Writing from the first person point of view routinely goes through periods of popularity only to be followed by a flood of amateurish first person novels. Then, writing “gurus” will advice the beginning writer never to write in first person. However, it is really a matter of whether it fits the story you are telling.
First person is the viewpoint that we as humans are stuck with in real life. Sticking strictly with one person, revealing only what they see, hear and feel actually simplifies the story telling process. This viewpoint works with a strong plot that is driven by character development. Bouncing back and forth between characters tends to increase excitement, but it also increases a the number of plot holes. It is easy to forget that characters possess different bodies of knowledge.

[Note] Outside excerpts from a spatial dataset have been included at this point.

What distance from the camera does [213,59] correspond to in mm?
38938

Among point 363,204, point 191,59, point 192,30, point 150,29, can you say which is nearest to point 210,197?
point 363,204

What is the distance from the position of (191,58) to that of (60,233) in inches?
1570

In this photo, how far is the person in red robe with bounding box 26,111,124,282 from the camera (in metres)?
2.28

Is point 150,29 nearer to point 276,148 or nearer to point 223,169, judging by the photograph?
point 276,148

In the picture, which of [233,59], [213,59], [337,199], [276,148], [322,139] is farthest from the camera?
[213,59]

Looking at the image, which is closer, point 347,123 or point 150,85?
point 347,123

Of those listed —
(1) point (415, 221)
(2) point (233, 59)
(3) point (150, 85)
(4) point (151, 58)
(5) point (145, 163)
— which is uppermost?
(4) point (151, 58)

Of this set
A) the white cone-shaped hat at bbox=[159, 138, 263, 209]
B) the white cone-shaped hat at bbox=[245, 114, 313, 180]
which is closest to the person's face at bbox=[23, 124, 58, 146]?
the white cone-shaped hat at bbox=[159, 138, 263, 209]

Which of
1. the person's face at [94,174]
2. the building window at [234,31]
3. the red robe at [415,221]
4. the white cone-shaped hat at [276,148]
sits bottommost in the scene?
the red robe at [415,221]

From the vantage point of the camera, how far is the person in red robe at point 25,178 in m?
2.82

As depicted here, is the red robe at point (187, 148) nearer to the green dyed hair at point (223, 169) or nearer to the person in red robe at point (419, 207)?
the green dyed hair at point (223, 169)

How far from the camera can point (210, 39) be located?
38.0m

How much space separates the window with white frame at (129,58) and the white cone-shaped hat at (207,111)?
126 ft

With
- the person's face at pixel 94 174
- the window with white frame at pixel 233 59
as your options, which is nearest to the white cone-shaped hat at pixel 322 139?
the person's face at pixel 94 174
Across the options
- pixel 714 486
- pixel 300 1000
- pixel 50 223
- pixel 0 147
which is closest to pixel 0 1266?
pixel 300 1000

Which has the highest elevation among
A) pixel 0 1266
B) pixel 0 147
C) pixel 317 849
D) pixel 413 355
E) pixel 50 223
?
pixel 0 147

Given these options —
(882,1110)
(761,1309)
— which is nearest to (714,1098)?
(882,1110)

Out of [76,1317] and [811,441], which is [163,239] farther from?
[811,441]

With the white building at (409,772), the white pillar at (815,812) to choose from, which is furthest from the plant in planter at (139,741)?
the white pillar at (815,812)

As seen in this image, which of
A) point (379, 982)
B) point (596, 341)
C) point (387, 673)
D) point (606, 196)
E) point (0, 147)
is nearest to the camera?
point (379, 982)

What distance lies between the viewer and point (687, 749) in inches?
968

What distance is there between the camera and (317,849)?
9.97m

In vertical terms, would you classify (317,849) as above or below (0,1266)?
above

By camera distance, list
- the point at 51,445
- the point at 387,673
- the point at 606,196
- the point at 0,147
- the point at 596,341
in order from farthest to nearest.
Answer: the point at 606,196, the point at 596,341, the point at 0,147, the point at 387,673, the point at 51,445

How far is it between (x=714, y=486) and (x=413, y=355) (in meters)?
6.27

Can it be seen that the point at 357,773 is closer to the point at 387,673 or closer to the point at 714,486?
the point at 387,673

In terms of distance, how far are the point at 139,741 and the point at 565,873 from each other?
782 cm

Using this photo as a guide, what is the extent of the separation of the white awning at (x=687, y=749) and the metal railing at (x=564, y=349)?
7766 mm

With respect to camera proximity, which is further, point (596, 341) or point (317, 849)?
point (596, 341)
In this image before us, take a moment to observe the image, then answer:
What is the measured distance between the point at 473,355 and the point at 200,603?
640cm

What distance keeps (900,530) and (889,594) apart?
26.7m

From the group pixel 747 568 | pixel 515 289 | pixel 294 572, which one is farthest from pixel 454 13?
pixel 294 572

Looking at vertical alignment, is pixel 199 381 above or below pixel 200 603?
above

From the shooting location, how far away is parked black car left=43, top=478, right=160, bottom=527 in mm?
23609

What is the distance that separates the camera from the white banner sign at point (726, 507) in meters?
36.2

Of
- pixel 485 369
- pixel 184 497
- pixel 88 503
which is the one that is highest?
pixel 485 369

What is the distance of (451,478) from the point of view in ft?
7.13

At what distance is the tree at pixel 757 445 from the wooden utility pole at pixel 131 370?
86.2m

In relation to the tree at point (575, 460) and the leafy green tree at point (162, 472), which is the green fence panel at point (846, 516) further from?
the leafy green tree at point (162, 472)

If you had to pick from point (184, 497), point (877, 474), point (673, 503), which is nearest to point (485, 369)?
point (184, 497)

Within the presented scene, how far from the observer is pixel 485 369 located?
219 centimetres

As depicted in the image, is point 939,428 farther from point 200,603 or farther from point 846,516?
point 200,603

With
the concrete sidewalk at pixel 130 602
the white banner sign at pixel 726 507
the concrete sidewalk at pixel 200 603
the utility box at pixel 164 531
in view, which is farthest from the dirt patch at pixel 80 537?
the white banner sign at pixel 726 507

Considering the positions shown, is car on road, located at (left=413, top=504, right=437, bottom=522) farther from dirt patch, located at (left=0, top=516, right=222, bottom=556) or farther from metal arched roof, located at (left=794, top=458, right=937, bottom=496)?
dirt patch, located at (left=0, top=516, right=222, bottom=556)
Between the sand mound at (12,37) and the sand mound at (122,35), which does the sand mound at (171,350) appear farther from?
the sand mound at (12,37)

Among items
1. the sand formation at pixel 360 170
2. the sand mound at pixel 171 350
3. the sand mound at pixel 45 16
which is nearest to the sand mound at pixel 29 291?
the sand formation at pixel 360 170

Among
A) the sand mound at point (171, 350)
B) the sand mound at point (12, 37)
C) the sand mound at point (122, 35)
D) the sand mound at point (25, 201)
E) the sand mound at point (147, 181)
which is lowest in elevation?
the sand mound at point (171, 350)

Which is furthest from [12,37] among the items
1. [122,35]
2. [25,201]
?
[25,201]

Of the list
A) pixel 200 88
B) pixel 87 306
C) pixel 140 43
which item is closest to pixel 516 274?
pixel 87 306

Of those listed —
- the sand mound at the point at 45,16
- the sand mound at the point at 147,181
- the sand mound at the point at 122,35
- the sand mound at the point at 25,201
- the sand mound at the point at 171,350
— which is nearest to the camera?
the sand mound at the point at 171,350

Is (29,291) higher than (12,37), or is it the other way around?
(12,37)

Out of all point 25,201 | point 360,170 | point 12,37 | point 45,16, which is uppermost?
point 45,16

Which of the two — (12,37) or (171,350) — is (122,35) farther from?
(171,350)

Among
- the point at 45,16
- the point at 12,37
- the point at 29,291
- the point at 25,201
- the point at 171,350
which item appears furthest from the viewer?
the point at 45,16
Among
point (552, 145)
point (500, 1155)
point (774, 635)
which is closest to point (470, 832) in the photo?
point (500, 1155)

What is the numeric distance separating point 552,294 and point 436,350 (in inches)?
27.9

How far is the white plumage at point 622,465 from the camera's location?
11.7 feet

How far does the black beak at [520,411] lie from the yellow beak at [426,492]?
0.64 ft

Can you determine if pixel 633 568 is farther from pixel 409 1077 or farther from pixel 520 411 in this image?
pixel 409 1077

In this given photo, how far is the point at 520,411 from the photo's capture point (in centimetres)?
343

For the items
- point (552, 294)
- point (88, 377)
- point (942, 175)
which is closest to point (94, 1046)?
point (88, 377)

Recently I was reading a mystery movie that began in an interesting manner. There were the spooky chase scenes in the fog with shadows disappearing around the corner, but people disappeared when surrounded by crowds and nobody seem to notice. However the major problem was the characters, who were obviously human and not omnipotent, managing to learn everything that was revealed to the reader.
The villain had to keep feeding the protagonist with clues in an artificial manner to keep the plot going. To add an emotion wringer, the hero agonized about not catching the nasty guy rather than buckling down and actually following the clues he had been given. These were clues that even an extremely narcissistic villain wouldn’t have been spreading around so carelessly. Of course, this villain’s willingness to give himself away was blamed on the “insane” genius. But the writer was no genius, and seem to have forgotten which glimpses of the villain were seen only by the readers because the protagonist became clairvoyant, magically deducing whatever was revealed to us.
Unfortunately, I have read too many similar stories. So I long for the narrow, confined discipline of the first person narrative. I yearn for plots in which the main characters gleans secrets based on their own wit, explaining to the reader how they came to their conclusion. Perhaps imposing the limitations of the first person point of view is a healthy discipline for writers. At least it is a skill they should master before moving on to the more complex view points.